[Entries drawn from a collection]
━━━━━━━━
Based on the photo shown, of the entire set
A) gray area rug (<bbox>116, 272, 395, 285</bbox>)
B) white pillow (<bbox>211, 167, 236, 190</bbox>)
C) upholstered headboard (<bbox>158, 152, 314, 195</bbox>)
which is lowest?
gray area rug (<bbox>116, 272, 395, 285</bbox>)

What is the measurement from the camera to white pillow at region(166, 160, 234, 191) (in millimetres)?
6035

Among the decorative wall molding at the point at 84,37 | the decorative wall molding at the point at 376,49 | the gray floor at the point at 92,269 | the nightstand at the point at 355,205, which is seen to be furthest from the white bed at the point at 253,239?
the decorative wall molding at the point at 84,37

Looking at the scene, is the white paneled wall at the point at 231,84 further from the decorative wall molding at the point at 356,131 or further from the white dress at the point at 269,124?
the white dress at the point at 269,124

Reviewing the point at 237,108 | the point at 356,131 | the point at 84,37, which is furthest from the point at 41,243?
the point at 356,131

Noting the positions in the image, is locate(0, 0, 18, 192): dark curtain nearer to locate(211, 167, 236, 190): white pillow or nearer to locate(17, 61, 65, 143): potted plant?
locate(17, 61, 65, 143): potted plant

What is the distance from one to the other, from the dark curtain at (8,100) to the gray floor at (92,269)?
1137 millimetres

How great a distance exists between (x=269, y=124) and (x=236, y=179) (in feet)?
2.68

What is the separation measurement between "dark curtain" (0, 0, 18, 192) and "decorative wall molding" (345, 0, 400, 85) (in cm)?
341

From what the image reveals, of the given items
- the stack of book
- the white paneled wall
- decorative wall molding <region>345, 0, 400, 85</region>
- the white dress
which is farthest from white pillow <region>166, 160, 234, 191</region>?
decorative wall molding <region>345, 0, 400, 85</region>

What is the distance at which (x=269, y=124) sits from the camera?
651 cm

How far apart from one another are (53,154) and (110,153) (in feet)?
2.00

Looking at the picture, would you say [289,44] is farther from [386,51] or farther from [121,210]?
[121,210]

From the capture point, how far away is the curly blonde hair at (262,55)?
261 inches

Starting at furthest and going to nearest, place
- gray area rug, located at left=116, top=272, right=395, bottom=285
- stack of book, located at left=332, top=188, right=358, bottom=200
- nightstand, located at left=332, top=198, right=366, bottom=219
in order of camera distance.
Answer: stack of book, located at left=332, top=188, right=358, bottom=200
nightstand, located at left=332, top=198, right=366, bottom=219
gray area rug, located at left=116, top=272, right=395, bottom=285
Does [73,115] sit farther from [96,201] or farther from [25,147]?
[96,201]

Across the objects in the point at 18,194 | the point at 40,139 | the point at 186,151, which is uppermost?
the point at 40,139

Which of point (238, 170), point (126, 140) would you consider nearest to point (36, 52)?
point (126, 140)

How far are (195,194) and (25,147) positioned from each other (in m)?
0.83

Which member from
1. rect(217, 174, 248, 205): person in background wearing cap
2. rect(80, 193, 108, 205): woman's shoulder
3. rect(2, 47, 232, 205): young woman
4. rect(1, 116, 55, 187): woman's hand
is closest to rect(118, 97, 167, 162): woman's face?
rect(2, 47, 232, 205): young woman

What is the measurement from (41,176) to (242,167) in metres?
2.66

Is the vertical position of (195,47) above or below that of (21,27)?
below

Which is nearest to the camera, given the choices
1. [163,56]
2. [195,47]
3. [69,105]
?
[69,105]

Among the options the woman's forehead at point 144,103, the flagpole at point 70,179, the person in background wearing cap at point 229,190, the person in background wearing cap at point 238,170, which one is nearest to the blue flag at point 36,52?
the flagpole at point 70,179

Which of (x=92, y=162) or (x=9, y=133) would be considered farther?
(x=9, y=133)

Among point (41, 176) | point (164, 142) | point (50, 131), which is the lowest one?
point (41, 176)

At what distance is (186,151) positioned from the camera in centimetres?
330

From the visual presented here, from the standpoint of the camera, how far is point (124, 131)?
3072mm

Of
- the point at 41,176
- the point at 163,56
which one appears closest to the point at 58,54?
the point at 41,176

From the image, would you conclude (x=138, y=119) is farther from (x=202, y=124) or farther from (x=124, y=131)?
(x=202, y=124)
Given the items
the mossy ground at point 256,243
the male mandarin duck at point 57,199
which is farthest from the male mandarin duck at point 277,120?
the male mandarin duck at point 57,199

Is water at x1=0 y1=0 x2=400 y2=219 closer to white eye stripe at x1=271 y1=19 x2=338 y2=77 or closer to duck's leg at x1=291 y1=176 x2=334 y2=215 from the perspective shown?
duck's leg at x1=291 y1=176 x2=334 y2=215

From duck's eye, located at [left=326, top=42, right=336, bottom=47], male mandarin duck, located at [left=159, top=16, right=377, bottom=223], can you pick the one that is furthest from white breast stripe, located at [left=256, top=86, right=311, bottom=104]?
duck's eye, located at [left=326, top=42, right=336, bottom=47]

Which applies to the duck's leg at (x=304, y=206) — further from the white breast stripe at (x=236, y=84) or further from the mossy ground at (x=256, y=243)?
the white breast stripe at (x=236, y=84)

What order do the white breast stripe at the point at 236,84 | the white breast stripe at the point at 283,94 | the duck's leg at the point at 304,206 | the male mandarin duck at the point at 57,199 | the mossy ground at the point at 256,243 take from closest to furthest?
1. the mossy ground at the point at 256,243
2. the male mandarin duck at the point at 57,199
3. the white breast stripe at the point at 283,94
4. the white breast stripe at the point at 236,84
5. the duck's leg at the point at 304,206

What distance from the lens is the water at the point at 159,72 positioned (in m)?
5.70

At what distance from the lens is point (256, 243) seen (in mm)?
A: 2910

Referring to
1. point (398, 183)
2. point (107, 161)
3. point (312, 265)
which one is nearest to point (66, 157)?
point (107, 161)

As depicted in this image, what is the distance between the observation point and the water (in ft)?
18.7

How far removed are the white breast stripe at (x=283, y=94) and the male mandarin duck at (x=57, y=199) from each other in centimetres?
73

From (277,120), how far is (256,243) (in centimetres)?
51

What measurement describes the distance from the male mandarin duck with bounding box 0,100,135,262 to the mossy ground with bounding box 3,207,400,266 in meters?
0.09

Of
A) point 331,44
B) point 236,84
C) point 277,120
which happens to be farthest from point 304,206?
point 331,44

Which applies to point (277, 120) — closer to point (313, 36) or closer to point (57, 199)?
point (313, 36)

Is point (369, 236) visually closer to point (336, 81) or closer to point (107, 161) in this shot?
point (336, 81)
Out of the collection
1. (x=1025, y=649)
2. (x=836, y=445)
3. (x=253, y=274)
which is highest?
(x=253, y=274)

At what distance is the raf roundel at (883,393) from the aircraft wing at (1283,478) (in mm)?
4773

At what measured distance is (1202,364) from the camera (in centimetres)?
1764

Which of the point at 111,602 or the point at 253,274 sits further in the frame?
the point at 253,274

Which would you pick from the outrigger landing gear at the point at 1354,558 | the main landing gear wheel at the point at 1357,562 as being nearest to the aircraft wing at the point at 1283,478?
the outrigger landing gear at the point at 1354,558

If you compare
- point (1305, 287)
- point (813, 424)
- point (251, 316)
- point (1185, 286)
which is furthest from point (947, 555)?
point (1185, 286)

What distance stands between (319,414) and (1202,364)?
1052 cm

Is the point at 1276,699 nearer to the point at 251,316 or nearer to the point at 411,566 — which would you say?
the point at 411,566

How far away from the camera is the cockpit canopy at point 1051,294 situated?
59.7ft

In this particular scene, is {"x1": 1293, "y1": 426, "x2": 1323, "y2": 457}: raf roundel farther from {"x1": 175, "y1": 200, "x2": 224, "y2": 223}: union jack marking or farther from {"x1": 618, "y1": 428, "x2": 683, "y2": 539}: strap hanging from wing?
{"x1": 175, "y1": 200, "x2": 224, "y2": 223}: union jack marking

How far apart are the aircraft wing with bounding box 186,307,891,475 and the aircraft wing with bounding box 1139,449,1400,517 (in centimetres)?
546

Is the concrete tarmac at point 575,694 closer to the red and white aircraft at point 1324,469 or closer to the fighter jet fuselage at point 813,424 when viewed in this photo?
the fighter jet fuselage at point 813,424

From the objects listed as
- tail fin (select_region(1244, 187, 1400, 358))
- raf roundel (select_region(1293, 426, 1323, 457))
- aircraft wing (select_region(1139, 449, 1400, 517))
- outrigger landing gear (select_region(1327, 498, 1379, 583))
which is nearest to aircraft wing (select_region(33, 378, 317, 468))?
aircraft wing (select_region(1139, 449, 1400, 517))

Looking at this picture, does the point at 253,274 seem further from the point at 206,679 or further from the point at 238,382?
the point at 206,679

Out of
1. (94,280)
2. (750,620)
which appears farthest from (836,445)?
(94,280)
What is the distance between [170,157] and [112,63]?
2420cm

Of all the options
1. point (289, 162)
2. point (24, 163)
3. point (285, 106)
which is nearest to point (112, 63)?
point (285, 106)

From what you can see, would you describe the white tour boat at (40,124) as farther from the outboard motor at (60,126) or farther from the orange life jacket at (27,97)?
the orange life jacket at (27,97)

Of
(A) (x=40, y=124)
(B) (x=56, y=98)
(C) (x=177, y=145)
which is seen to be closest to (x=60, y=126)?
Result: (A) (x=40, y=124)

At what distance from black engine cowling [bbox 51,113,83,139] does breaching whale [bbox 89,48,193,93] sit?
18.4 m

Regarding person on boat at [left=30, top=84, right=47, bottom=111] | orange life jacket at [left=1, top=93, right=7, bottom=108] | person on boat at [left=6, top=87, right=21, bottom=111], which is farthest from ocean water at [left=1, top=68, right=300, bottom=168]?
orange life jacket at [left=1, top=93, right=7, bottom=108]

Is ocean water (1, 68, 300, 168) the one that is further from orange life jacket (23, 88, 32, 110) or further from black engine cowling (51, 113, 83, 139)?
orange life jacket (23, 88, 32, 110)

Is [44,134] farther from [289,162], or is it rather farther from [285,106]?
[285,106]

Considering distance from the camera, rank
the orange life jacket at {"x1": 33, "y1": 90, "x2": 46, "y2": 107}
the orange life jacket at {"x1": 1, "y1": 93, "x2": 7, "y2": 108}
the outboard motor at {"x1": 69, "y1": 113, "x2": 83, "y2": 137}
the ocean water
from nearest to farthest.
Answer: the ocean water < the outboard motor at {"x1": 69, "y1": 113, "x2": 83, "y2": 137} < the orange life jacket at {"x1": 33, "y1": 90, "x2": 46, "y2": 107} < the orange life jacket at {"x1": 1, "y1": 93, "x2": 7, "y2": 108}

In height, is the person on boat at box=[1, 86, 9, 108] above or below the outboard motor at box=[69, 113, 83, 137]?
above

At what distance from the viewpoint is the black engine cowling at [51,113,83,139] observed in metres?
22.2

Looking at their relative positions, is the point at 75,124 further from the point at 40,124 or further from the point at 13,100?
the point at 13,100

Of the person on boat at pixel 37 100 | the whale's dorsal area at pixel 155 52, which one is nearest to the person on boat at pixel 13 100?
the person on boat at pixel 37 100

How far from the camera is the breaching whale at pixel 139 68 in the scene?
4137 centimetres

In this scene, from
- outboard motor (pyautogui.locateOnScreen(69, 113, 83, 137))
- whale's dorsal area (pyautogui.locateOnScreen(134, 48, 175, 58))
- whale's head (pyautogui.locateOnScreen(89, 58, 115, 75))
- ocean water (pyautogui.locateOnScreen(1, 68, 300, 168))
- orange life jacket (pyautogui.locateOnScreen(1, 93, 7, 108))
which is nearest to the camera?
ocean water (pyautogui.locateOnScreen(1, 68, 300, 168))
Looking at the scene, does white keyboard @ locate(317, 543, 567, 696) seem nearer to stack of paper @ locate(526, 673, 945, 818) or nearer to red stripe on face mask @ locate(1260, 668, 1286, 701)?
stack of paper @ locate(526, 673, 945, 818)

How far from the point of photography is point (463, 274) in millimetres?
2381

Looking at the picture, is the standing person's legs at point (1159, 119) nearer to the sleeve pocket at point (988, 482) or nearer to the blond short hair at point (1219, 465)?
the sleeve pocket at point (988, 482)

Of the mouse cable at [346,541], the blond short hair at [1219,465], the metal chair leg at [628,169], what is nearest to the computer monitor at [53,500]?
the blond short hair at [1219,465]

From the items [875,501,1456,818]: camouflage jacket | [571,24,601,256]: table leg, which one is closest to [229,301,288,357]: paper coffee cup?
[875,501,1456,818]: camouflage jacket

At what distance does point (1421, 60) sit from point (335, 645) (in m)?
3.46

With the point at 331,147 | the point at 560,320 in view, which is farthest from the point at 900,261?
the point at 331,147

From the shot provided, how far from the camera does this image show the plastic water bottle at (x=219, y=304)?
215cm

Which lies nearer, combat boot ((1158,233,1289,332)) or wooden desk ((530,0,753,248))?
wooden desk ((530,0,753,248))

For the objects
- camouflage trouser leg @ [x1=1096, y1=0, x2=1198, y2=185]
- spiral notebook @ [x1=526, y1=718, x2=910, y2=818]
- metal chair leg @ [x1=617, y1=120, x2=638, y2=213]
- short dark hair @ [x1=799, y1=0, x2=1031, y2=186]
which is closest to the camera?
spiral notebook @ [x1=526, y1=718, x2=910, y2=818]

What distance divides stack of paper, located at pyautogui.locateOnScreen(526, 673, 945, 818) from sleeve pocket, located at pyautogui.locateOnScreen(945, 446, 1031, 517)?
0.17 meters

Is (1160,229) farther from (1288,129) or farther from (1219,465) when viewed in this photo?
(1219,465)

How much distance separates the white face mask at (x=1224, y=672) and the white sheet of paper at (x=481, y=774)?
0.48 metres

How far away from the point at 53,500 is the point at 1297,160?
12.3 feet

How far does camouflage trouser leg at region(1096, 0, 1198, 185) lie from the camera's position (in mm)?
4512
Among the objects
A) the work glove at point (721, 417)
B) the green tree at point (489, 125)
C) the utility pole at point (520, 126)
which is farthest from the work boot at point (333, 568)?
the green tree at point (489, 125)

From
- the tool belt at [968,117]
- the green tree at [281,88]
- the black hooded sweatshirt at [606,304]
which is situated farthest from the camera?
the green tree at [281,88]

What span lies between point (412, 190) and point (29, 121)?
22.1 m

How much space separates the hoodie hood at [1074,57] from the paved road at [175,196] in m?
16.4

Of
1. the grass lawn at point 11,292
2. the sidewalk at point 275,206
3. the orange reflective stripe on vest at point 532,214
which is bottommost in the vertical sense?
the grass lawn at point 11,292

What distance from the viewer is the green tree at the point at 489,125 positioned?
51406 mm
━━━━━━━━
● Exercise directions: Recast the items in the stretch from the one containing "How far away from the point" through the end of the items as a two-column CSV with the columns "item" and "answer", one row per item. Enclose each field in quotation marks and replace every line break within a field with a space.

● Answer to the task:
item,answer
"How far away from the point at 53,500 is the point at 1297,160?","12.3 feet"
"How far does camouflage trouser leg at region(1096, 0, 1198, 185) lie from the camera's position (in mm)?","4512"
"Among the objects A) the work glove at point (721, 417) B) the green tree at point (489, 125) C) the utility pole at point (520, 126) which is farthest from the work boot at point (333, 568)?","the green tree at point (489, 125)"
"From - the tool belt at [968,117] - the green tree at [281,88] - the black hooded sweatshirt at [606,304] which is situated farthest from the camera?","the green tree at [281,88]"
"What span lies between point (412, 190) and point (29, 121)?","22.1 m"
"How much space separates the hoodie hood at [1074,57] from the paved road at [175,196] in m?","16.4"
"Of 1. the grass lawn at point 11,292 2. the sidewalk at point 275,206 3. the orange reflective stripe on vest at point 532,214 which is bottommost in the vertical sense?","the grass lawn at point 11,292"
"What distance from the viewer is the green tree at the point at 489,125 positioned?","51406 mm"